CONSEGNA
Cita parola per parola la parte del brano sul computer e la contemplazione che comincia con "Ora, Dio è ovunque" e si ferma dopo "soprannaturale, non contempliamo.".

BRANO

____________

IL COMPUTER E LA CONTEMPLAZIONE

Da diversi anni in monastero, per la funzionalità dei servizi di segreteria e di gestione dati, è arrivato il computer. Lo diciamo subito che è una gran bella trovata, perché risolve tutta una serie di piccoli problemi, snellisce molte procedure e offre svariate soluzioni creative alle esigenze d’informazione religiosa e di animazione liturgica.
Nessuna contraddizione con la vita di contemplazione che abbiamo come fine, la clausura stessa essendo semplicemente un mezzo per raggiungere un’unione più profonda con Dio; se contrapposizione esiste sta nel paradosso stesso della Chiesa, la quale, sono parole di T. Merton “è a un tempo essenzialmente tradizionale ed essenzialmente rivoluzionaria. Ma questo non è poi tanto un paradosso, perché la tradizione cristiana è una rivoluzione vivente e perpetua”. La tradizione cattolica infatti è tale in quanto vi è una sola immutabile dottrina, ma la vita della Chiesa è la vita stessa di Dio, che si riversa nella Chiesa mediante il Suo Spirito, e questa vita soprannaturale è assolutamente opposta all’immobilità, alla decadenza e ad ogni altro degrado materiale. “La tradizione vivente del Cattolicesimo è come il respiro di un corpo fisico, esso rinnova la sua vita con  l’impedire il ristagno : è una costante, calma, pacifica rivoluzione contro la morte”.
Ora, Dio è ovunque e ogni cosa è pervasa dalla sua verità e dal suo amore, come la luce del sole e il suo calore pervadono l’atmosfera, ma come i raggi del sole non accendono il fuoco da soli, così senza Cristo, lente che ci accende, non possiamo fare l’esperienza del soprannaturale, non contempliamo.
Per conoscere Dio abbiamo bisogno insomma di un computer del tutto speciale che ci colleghi alla vita divina e questo computer è il Cristo; solo nel Cristo, via normale alla contemplazione, noi possiamo metterci in contatto con Dio mediante il software del suo Santo Spirito.
Inoltre la più alta vocazione nel regno è quella di partecipare ad altri la propria contemplazione - contemplari et contemplata aliis tradere ,è il bel motto lasciato da S. Tommaso d’Aquino all’Ordine dei Frati Predicatori (Domenicani), - e di portare altri alla conoscenza di Dio, ecco che anche Internet può diventare un mezzo valido per “accendere” le anime.

____________

Record estratti:
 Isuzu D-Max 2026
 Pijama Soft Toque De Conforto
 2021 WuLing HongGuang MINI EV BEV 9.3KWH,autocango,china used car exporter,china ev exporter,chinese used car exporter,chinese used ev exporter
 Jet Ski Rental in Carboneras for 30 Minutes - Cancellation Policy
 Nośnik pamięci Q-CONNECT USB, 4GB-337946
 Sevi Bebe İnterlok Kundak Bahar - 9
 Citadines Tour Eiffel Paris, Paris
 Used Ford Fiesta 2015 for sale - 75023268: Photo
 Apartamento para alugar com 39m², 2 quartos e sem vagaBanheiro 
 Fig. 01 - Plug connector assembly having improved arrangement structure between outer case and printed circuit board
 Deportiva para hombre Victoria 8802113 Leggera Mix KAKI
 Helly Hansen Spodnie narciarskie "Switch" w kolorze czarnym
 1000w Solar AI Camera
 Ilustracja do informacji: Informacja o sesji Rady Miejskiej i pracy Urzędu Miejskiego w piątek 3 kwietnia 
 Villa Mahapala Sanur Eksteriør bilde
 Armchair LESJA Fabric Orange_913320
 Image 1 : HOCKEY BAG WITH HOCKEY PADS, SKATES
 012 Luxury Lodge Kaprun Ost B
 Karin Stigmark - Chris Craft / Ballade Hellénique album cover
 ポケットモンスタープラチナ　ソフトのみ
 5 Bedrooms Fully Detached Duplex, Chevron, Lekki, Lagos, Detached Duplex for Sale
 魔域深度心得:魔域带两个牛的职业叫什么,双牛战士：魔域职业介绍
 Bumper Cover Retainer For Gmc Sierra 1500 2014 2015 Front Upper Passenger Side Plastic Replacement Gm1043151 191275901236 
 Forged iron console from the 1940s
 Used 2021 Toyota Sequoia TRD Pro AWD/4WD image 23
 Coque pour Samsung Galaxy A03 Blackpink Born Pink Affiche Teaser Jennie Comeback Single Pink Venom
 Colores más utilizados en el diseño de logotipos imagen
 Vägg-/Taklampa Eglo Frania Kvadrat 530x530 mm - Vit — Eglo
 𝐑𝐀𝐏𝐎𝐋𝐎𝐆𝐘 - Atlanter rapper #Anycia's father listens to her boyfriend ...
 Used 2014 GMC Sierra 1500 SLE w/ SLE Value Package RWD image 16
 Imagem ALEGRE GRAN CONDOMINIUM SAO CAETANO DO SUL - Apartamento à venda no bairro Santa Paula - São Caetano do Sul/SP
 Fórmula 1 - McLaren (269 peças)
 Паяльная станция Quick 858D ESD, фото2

____________

RISPOSTA
Ora, Dio è ovunque e ogni cosa è pervasa dalla sua verità e dal suo amore, come la luce del sole e il suo calore pervadono l’atmosfera, ma come i raggi del sole non accendono il fuoco da soli, così senza Cristo, lente che ci accende, non possiamo fare l’esperienza del soprannaturale, non contempliamo.